Some knowledgeable observers view biometrics as one of those technologies that is perpetually going to be ready next year-never this year. It's true that most of the concepts are not new, but there have been some real technical advances recently that give people inside the industry hope. The science of capturing and encoding mathematical information about body features has made strides, while affordable desktop computers have gained processing power. Growing reliance on networks has driven security concerns to the foreground.

Biometric Consortium

Meanwhile, an industry that was balkanized by its origins in small, entrepreneurial companies is coalescing. Under the sponsorship of the National Security Agency, an organization called the Biometric Consortium (www.biometrics.org) serves as a focal point for information sharing and technical activities within the federal government. Sixty federal agencies are participating in the consortium.

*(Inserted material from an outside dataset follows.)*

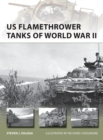 US Flamethrower Tanks of World War II - Book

The industry also is coalescing around two or three newly developed standards for linking biometrics to other systems. In the absence of standards, a federal agency wishing to employ biometrics may be forced to buy all the elements of the system from a single vendor. The participation of IT industry leaders such as Microsoft Corp. in developing standards is regarded as an important sign of maturity for biometric technology.

On the other hand, standards will make it easier for organizations to share biometric information, a prospect that alarms privacy advocates. In other nations, such as Costa Rica, fingerprints, faces and digital signatures of citizens are being stored in a national database. In a $4.7 million project, Costa Rica's 2 million voters will receive ID cards for voting, cashing checks and other purposes such as applying for health care. The biometric information will prevent duplicate voter registrations, but if such a project were to be proposed in the United States, it would be difficult to convince Big Brother-wary U.S. citizens of the value of a national fingerprint registry and national ID card.

Because of the many unresolved policy issues associated with biometrics, some observers say the technology will take hold in the commercial world before it becomes commonplace in government.